While sabermetricians like James use statistics to understand and explain baseball, professors and teachers across the country have increasingly been using the subjects for the opposite purpose: using baseball to explain mathematics. Parents may wonder why their third-grade sons can’t do their math homework but can understand every baseball statistic there is — my own younger brother once explained the difference between a player’s OBP and his batting average to my mother. Now, some educators are suggesting it’s because there’s not enough baseball in the homework.
Jim Albert, a math and statistics professor at Bowling Green State University has written a book titled “Teaching Statistics Using Baseball” in which he outlines his curriculum for a first-year course in statistics based entirely on baseball. Schools like the University of Georgia, the University of Oregon and Tufts have also offered courses on baseball statistics.
Last July, MIT hosted a four-week camp for middle-school students to learn math and physics through baseball. The 24 boys who participated spent their mornings learning about sports and statistics and conducting baseball-related experiments in parabolic motion. Later in the day, the boys left the classroom for the MIT baseball diamond, where they played baseball all afternoon.

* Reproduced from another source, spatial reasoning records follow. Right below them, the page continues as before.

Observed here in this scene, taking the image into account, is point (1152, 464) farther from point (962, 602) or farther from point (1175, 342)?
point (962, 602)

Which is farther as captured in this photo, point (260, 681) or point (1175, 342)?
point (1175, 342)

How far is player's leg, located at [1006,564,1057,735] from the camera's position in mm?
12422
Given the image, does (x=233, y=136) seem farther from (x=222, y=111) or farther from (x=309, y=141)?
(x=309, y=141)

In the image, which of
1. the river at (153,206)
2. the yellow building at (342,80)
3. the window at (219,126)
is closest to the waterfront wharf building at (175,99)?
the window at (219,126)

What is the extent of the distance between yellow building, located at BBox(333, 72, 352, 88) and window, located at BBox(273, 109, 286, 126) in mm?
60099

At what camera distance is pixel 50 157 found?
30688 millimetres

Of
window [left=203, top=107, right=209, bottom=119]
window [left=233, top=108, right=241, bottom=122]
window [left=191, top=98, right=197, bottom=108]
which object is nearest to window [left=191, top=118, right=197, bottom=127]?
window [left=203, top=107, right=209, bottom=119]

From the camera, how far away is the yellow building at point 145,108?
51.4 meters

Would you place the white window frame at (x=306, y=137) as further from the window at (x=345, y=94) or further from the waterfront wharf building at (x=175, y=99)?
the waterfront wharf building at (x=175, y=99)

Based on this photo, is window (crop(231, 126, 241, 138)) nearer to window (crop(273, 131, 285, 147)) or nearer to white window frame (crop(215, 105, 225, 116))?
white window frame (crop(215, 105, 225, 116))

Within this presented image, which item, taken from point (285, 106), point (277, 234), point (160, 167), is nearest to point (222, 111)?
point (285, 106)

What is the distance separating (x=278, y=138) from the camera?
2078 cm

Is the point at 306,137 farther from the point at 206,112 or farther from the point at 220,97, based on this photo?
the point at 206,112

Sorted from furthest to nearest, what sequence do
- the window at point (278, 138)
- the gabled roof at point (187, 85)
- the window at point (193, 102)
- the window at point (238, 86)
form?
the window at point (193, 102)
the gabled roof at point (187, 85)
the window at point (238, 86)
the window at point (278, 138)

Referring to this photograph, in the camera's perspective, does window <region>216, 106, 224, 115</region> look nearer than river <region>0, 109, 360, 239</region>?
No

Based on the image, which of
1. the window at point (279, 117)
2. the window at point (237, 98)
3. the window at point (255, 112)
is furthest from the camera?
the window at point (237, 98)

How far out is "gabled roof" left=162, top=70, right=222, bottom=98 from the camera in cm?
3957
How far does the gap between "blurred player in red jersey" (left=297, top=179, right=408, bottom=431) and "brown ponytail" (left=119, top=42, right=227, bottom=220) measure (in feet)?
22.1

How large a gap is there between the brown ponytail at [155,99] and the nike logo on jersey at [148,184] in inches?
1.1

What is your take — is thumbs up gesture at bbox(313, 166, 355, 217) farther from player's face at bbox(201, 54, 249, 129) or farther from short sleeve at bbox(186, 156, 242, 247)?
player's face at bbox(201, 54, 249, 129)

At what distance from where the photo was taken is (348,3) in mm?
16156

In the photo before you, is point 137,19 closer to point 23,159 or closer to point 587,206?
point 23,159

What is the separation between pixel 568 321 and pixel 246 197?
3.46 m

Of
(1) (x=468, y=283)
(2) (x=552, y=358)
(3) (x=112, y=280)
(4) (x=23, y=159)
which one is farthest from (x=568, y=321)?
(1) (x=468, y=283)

The rationale for pairing math class with baseball is as sensible as it is simple: Hundreds of thousands of Americans love and understand baseball, but many fewer love and understand math.

“Many students are familiar with sports either as a participant or a spectator,” Albert wrote in the preface of “Teaching Statistics Using Baseball.” “For many students sports is a familiar context in which an instructor can describe statistical thinking.”

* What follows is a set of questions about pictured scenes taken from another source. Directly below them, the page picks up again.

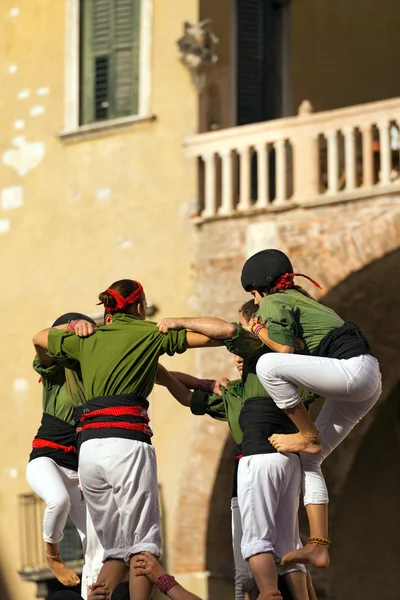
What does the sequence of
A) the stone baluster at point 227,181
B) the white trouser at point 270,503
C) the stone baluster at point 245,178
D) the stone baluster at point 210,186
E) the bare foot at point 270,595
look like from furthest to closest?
the stone baluster at point 210,186 < the stone baluster at point 227,181 < the stone baluster at point 245,178 < the white trouser at point 270,503 < the bare foot at point 270,595

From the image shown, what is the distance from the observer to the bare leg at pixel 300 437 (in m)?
9.80

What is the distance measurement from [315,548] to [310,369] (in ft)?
3.34

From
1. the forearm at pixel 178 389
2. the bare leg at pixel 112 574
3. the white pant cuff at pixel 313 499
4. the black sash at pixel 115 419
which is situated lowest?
the bare leg at pixel 112 574

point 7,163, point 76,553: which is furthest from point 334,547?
point 7,163

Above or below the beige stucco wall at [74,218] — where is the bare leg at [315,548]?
below

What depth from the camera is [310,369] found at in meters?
9.67

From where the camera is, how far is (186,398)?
10.9 m

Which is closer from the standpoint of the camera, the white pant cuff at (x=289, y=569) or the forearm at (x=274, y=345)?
the forearm at (x=274, y=345)

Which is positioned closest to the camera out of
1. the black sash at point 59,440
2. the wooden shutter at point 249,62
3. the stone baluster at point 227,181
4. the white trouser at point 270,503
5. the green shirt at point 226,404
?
the white trouser at point 270,503

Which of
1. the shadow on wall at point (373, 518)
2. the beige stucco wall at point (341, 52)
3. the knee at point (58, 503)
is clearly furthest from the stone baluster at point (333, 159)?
the knee at point (58, 503)

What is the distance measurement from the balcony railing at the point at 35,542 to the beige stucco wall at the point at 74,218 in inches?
6.0

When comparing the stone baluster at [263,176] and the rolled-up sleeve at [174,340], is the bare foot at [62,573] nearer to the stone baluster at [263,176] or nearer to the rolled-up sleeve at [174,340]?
the rolled-up sleeve at [174,340]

Harvard biologist Stephen Jay Gould, in his 2003 anthology of essays “Triumph and Tragedy in Mudville: A Lifelong Passion for Baseball,” explores the question of why Major League batters never hit .400 anymore, concluding that it’s the result of declining variation and overall improved playing in the sport.
“No one has invested more time and energy in the study of numbers than baseball aficionados,” Gould wrote. “We have measures and indices for everything imaginable.” And the ones we don’t have, James is busy inventing, like a player’s secondary average — meant to complement his batting average — which equals (doubles + (triples x 2) + (home runs x 3) + walks + stolen bases) / (total number of at bats).
In another essay, Gould analyzes Joe DiMaggio’s 1941 56-game hitting streak, showing that it’s one of the most statistically unlikely achievements in all baseball.
Gould wrote that “DiMaggio’s remarkable achievement — its uniqueness, in the unvarnished literal sense of that word — lies in whatever he did to extend his success well beyond the reasonable expectations of random models that have governed every other streak or slump in the history of baseball.”
Gould understood that great baseball is all about defying statistical expectations. He ends his essay “Why No One Hits .400 Any More” by saying he had a hunch Wade Boggs was going to bat .400 that year. Boggs didn’t, of course, but I’m pretty sure that Ortiz will this season.
The word sabermetrics sounds like it belongs in a “Star Wars” movie rather than a math textbook, but that’s fitting, perhaps, for a game about fantasy, force and the crushing defeat of the ultimate evil empire (the Yankees).
In 2004, sabermetrics helped the Red Sox end a legendary 86-year curse, when they were the first team ever to recover from a three-game deficit to win the American League Championship Series against their Darth Vader. Like DiMaggio’s 56-game hit streak, it was a tremendous, statistically improbable, though not impossible, achievement, especially for a team assembled under the careful mathematical analysis of a full-time sabermetrician.